2023.05.22 CHEN, Wei、YAN, Binglin
On April 11, 2023, the Cyberspace Administration of China (“CAC”) released the “Measures for the Administration of Generative AI Services (Draft for Public Comments)” (“Draft”) to solicit public opinion.
The emergence of ChatGPT has triggered a wave of generative artificial intelligence (“Generative AI” or “AIGC”) products, and concerns associated with data abuse, invasion of privacy, false information and ethical issues have been raised. Europe and the United States have begun to regulate AIGC products, and the release of this Draft indicates that China’s AIGC regulatory framework will also be formed and implemented in the near future.
Containing 21 articles, the Draft touches on the regulatory principles and specific requirements regarding AIGC products and services. It is expected that the time-to-market of domestic AIGC products and services will be impacted after the implementation of the official regulations, and some even may be put on hold due to failure in meeting the regulatory requirements.
The Draft has quickly become the most talked-about topic since its release. In this article, we share our observations and comments regarding the potential impact to the industry.
1. Scope of Application
Article 2 of the Draft provides that these measures shall apply to the research and development and use of AIGC products to provide services to the public in the People’s Republic of China.

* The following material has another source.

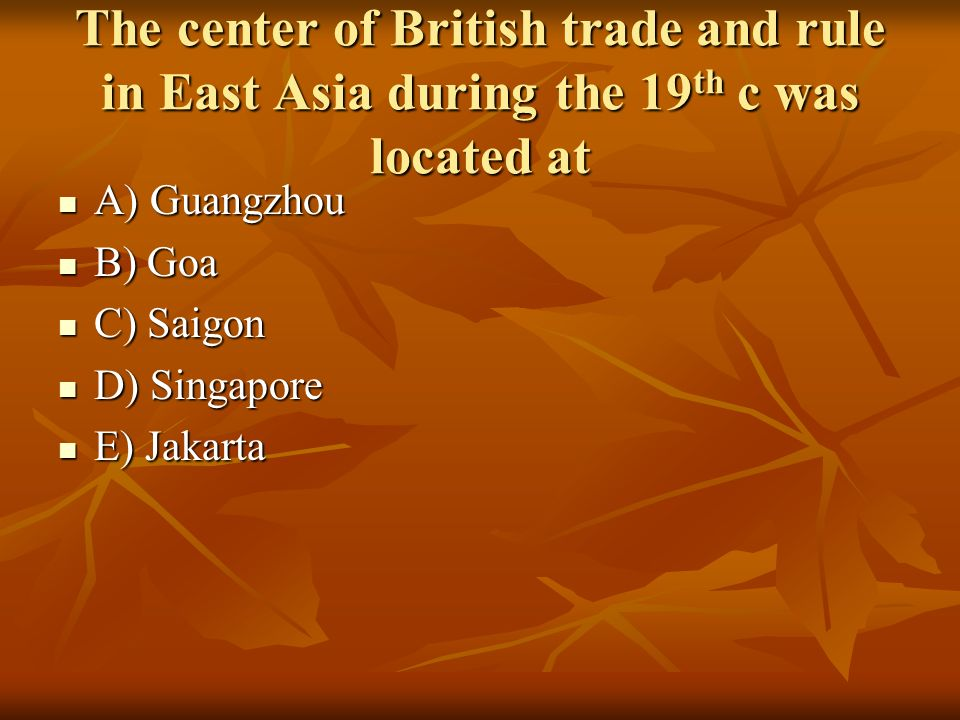 The center of British trade and rule in East Asia during the 19 th c was located at A) Guangzhou A) Guangzhou B) Goa B) Goa C) Saigon C) Saigon D) Sin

Our Comment: According to the Draft, these measures shall apply to AIGC services to the public in the People’s Republic of China. The question is whether these measures also apply to foreign products which provide registration portals for domestic users. Under the current PRC legal regulatory framework, unless explicitly provided by laws and regulations and approved by the relevant competent authorities, a legal entity shall be established in China in order to provide information services within China. Therefore, if an overseas AIGC product provider provides domestic users with a registration portal to the effect of providing services to the public in China, the regulators may require the overseas AIGC product provider to establish an entity in China to provide such services and these AIGC measures shall apply.
2. Service Providers
Article 5 of the Draft defines the “Provider” of AIGC services as organizations and individuals which provide chat and text, images, sound generation and other services by using AIGC products, including organizations and individuals which provide programmable interfaces and methods to support others to generate their own text, images, sound, etc. The Provider shall be subject to the regulatory requirements for service providers in the Draft and undertake the responsibilities as the producer of product-generated content and personal information protection obligations.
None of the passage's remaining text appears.